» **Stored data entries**
------------------------------------------------------------------------
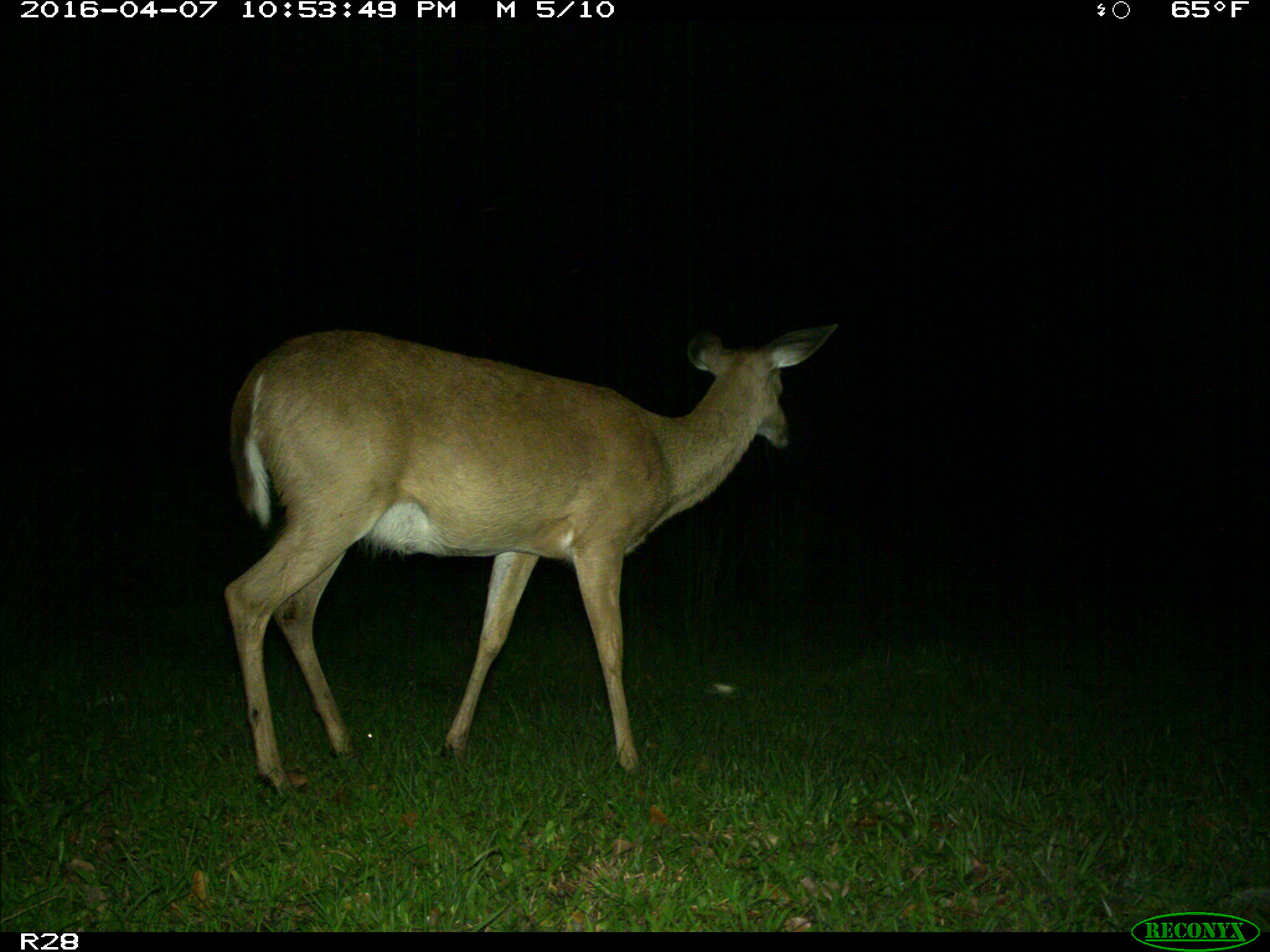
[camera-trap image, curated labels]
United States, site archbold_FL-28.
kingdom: Animalia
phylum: Chordata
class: Mammalia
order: Artiodactyla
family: Cervidae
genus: Odocoileus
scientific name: Odocoileus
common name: deer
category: unidentified deer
Unidentified deer (deer) (Odocoileus).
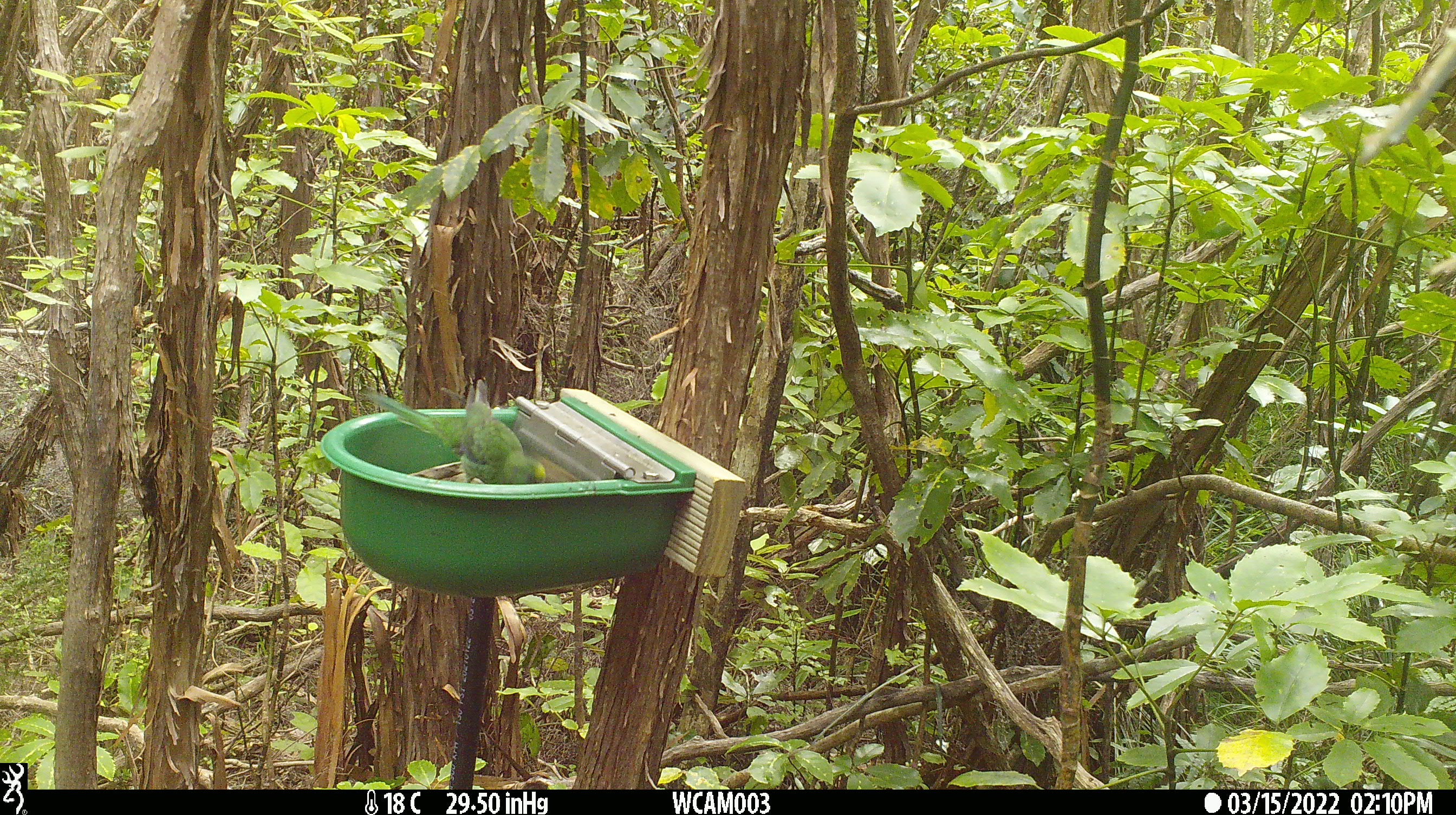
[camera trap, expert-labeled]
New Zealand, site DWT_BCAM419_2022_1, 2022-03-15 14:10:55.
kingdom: Animalia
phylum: Chordata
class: Aves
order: Psittaciformes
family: Psittaculidae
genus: Cyanoramphus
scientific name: Cyanoramphus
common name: parakeet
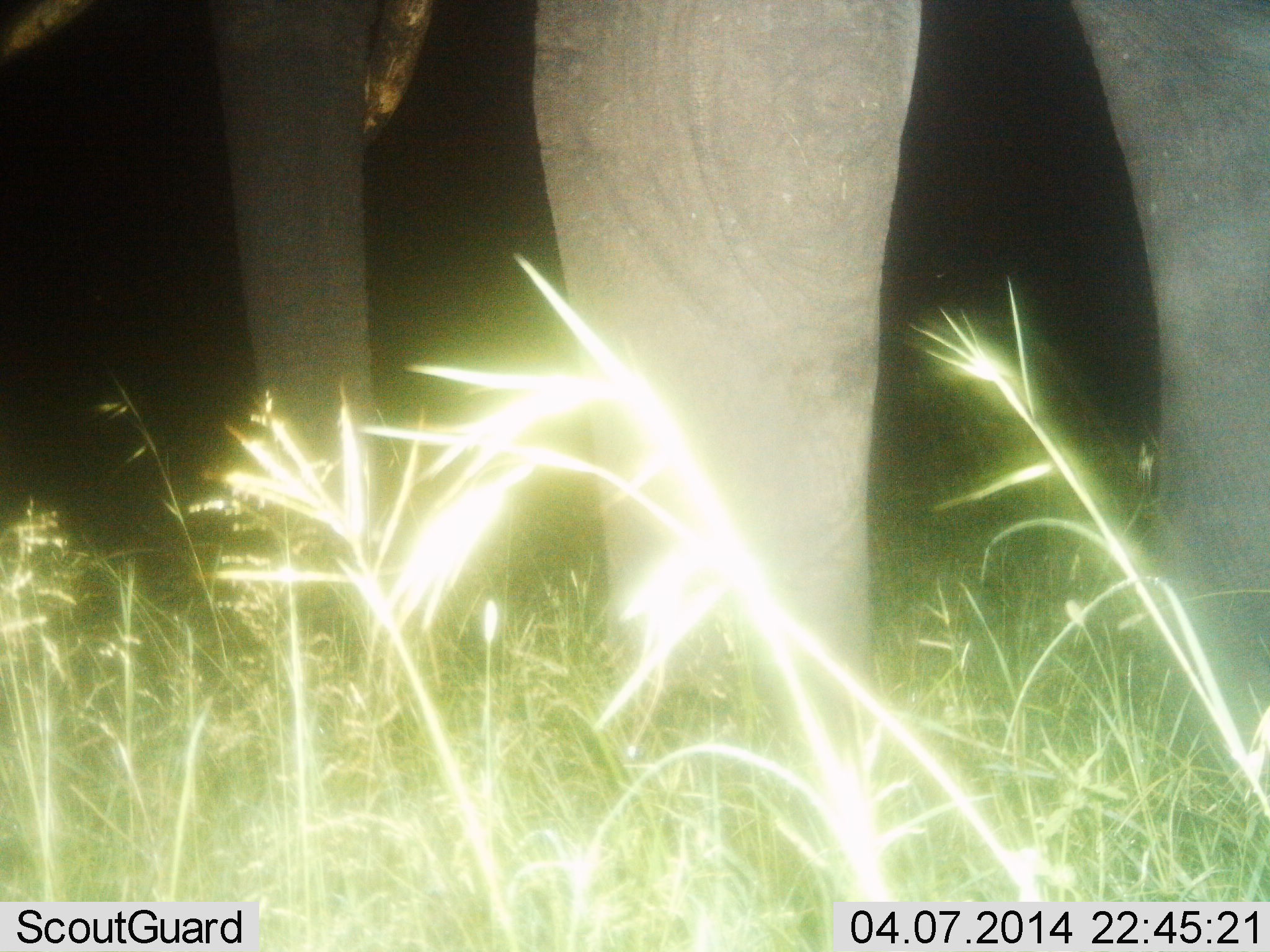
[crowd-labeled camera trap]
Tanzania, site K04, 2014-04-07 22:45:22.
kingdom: Animalia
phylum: Chordata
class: Mammalia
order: Proboscidea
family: Elephantidae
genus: Loxodonta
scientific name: Loxodonta africana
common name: african bush elephant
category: elephant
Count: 1.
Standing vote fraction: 90%.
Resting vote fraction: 0%.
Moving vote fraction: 10%.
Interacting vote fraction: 0%.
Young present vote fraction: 0%.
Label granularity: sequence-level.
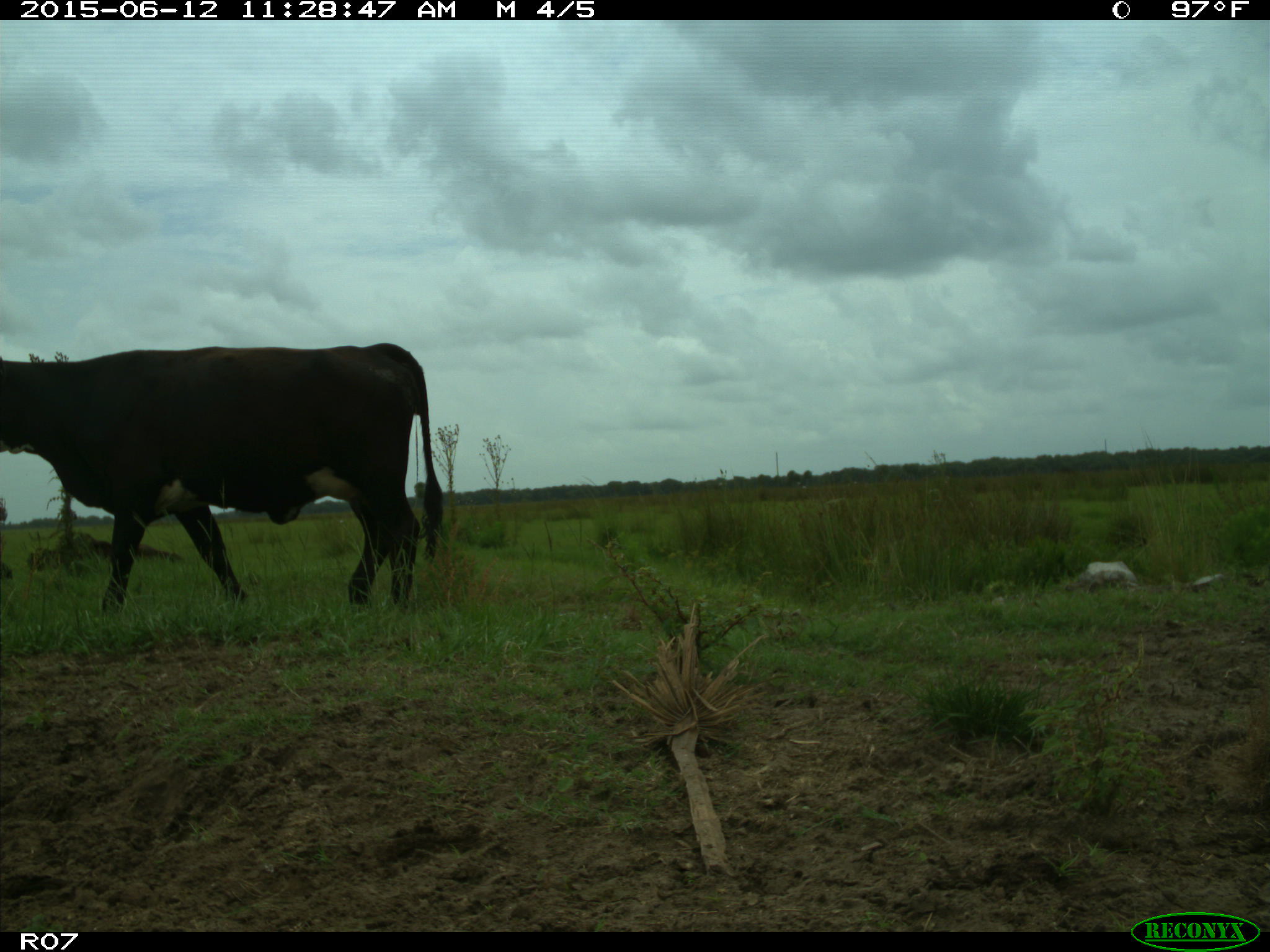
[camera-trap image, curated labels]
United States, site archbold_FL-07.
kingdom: Animalia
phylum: Chordata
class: Mammalia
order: Artiodactyla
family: Bovidae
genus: Bos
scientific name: Bos taurus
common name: domestic cow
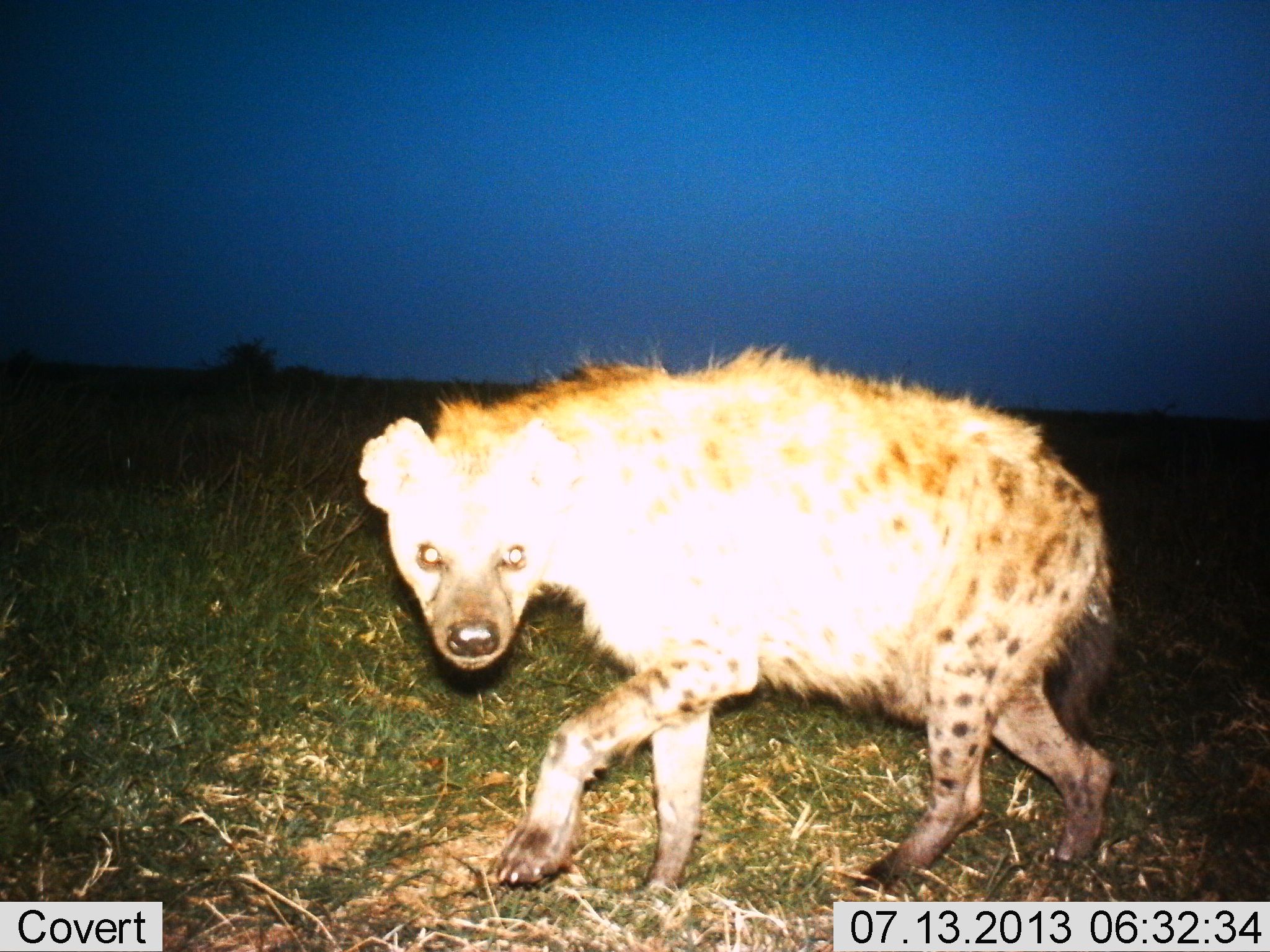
------------------------------------------------------------------------
» **WHAT TO PRODUCE**
Each line of the data that holds "States" should be copied.

» **ANSWER SECTION**
United States, site archbold_FL-28.
United States, site archbold_FL-07.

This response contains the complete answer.